That’s So Fetch

#rubytapasfreebies #idioms #ruby

It’s time for another dip into the RubyTapas archives! In this third and last episode on Ruby’s #fetch family of methods, now free to all, we get into some advanced #fetch usage. Including: deep fetching, using the name of the missing key in fallbacks code, and why I never use the two-argument form of #fetch.

Director’s commentary: This was first published on RubyTapas October 26, 2012. Since then the #dig method has supplanted some of my deep-fetching needs, although it lacks a fallback block argument.

Find the original episode script and code below the video.

Introduction

This is the third and almost certainly the last episode on the #fetch method. Today I want to go over some advanced aspects of using #fetch.

#fetch beyond Hash

First of all, it’s worth noting that while up till now I’ve demonstrated it in the context of Hash objects, #fetch isn’t limited to Hashes. It’s also available on Arrays, where it behaves very similar to the Hash version, except that when the key is missing and no default block is supplied, it raises an IndexError instead of a KeyError.

a = [:x, :y, :z]
a.fetch(3)
# ~> -:2:in `fetch': index 3 outside of array bounds: -3...3 (IndexError)
# ~> from -:2:in `<main>'

You can also find #fetch the ENV pseudo-hash. I find this very useful for optional configuration values, for example enabling a port number to be customized via environment variable while still providing a default value.

port = ENV.fetch('PORT'){ 8080 }.to_i
port # => 8080

Defaults for nested hashes

Sometimes, you may want to get optional values out of a nested hash. Not only do you not know if the values will be present, but you don’t even know if the nested sub-trees will be there. For instance, here’s some configuration data:

config1 = {
  database: {
    type: 'mysql',
    host: 'localhost'
  }
}

config2 = {} # empty!

I like to handle data like this by chaining fetch statements together, with empty hashes as the default values for missing subtrees:

config2.fetch(:database){{}}.fetch(:type){'sqlite'}
# => "sqlite"

Generalized default blocks

One thing I haven’t yet shown about #fetch is that it yields the missing key that was passed in. Here’s some code that demonstrates what I mean:

{}.fetch(:foo) do |key|
  puts "Missing key: #{key}"
end
# >> Missing key: foo

One scenario where this could be useful is if we have a lot of calls to fetch which should all handle a missing key the same way. We can define the default block as a lambda taking one argument, and pass the lambda to each call to fetch. This code prompts the user for missing values.

default = ->(key) do
  puts "#{key} not found, please enter it: "
  gets
end

h = {}
name = h.fetch(:name, &default)
email = h.fetch(:email, &default)

Two-argument form of #fetch

If you’re already familiar with the #fetch method you may be wondering why I haven’t used the two-argument form in any of these videos. For those who aren’t familiar, instead of passing a block to #fetch for the default value, you can pass a second argument instead.

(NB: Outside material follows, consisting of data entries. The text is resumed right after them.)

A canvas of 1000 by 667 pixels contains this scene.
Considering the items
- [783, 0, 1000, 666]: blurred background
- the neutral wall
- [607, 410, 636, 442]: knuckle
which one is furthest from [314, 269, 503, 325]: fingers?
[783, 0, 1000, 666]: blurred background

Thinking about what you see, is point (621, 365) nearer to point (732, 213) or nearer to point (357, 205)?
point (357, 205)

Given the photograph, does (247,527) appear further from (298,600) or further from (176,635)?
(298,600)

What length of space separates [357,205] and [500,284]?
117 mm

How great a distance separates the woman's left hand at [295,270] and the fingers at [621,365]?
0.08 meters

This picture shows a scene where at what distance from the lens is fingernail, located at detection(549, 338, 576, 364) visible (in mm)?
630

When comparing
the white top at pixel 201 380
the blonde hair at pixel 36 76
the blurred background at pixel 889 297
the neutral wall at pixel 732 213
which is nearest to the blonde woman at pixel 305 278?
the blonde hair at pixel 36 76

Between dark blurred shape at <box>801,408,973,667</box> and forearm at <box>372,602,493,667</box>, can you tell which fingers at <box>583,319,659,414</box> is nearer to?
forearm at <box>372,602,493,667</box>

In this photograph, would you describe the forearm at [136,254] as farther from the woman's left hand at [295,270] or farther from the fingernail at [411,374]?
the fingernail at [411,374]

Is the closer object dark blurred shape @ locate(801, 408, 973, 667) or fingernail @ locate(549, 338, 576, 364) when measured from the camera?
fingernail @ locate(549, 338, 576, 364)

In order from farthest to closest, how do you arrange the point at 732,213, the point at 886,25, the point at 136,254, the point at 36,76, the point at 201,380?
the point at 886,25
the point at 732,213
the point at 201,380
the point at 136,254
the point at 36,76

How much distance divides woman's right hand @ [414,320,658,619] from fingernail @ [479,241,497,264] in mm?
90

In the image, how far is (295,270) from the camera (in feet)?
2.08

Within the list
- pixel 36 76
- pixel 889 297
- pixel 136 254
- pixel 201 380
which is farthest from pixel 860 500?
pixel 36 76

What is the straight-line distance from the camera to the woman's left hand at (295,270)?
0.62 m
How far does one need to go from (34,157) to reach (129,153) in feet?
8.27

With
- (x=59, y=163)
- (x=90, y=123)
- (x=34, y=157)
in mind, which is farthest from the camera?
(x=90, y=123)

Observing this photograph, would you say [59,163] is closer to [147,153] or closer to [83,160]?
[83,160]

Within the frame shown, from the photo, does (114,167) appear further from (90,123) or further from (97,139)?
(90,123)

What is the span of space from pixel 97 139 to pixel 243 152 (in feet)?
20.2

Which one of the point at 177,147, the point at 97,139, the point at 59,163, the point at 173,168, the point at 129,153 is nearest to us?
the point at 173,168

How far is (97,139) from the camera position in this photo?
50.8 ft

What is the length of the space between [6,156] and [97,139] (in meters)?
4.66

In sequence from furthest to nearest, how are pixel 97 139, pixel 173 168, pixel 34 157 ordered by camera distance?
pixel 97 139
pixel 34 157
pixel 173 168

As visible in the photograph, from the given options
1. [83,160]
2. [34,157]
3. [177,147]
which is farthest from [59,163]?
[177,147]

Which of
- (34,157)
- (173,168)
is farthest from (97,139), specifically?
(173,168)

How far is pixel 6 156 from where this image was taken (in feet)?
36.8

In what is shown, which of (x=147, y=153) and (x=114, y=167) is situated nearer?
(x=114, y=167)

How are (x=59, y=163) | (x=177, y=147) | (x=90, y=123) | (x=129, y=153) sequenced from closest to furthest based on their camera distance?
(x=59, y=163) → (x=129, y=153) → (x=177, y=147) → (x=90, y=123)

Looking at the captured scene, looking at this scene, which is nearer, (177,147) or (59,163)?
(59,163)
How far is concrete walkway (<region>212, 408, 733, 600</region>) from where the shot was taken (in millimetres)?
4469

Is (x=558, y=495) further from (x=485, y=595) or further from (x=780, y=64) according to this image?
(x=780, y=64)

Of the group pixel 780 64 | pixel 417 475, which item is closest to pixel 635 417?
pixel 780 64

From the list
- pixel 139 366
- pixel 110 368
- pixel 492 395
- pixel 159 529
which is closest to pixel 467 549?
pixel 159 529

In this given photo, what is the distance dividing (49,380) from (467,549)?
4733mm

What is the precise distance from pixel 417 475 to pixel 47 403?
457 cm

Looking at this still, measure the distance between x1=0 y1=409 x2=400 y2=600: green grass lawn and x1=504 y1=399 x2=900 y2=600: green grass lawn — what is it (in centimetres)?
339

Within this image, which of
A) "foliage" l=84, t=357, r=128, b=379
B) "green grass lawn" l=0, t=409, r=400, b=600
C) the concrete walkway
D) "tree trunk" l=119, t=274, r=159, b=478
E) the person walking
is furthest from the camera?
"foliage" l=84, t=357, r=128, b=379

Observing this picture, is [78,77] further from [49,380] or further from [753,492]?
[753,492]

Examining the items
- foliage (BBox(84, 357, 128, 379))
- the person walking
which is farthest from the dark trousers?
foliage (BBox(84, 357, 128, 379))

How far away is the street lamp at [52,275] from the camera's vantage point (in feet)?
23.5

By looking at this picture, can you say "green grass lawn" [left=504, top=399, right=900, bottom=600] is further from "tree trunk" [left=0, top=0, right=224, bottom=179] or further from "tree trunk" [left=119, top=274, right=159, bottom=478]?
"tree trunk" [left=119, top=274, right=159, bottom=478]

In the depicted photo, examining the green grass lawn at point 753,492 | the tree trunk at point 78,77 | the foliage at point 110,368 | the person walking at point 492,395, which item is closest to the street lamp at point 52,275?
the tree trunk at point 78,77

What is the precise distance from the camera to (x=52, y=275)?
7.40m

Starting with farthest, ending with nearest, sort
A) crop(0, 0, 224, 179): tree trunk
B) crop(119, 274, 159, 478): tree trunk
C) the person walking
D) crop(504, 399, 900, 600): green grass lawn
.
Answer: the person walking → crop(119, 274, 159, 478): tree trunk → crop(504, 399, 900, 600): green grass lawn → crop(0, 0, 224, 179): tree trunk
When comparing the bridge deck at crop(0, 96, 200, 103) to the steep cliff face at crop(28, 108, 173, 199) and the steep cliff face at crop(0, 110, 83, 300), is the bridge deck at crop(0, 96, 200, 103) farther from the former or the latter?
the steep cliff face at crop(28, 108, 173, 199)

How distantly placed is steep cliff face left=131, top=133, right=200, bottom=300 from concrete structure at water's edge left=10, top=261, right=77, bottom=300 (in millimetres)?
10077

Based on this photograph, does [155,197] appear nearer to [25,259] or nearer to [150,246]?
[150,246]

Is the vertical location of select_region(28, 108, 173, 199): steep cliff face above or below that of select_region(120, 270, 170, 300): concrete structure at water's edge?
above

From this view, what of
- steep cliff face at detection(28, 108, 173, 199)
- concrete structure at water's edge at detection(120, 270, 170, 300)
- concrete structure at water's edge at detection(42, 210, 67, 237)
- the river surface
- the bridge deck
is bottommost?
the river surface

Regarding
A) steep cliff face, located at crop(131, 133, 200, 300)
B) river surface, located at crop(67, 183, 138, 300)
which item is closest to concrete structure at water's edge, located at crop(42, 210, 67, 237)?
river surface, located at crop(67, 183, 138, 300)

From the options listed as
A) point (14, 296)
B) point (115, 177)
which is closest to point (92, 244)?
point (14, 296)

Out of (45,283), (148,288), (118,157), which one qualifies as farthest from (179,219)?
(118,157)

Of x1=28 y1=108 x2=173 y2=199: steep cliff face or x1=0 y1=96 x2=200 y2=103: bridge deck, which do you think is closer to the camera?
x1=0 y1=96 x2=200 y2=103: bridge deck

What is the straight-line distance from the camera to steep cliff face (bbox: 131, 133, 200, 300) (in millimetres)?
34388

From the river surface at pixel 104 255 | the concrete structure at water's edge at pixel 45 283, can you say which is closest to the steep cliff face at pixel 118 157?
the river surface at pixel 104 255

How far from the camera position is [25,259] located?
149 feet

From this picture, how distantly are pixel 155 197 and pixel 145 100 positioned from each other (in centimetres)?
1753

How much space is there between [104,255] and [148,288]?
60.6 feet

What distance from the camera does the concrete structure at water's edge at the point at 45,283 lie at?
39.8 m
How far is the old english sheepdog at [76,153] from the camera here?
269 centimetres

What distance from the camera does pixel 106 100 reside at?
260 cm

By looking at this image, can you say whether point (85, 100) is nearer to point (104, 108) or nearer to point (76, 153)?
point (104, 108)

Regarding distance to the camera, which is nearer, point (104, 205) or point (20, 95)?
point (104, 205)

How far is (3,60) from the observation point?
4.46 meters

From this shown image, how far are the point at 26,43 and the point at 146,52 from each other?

{}.fetch(:threads, 4) # => 4

This avoids the slight overhead of executing a block, at the cost of evaluating the default value whether it is needed or not. Personally, I never use the two-argument form. I prefer to always use the block form. Here’s why: let’s say we’re writing a program and we use the two-argument form of fetch in order to avoid that block overhead. Because the default value is used in more than one place, we extract it into a method.

def default
  42 # the ultimate answer
end

answers = {}
answers.fetch("How many roads must a man walk down?", default)
# => 42

Later on, we decide to change the implementation of #default to a much more expensive computation. Maybe one that has to communicate with an remote service before returning.

def default
  # ...some expensive computation
end

answers = {}
answers.fetch("How many roads must a man walk down?", default)

When the default is passed as an argument to #fetch, it is always evaluated whether it is needed or not. Now our expensive #default code is being executed every time we #fetch a value, even if the value is present. By our premature optimization, we’ve now introduced a potentially much bigger performance regresssion everywhere our #default method is used as an argument. If we had used the block form, the expensive computation would only have been triggered when it was actually needed.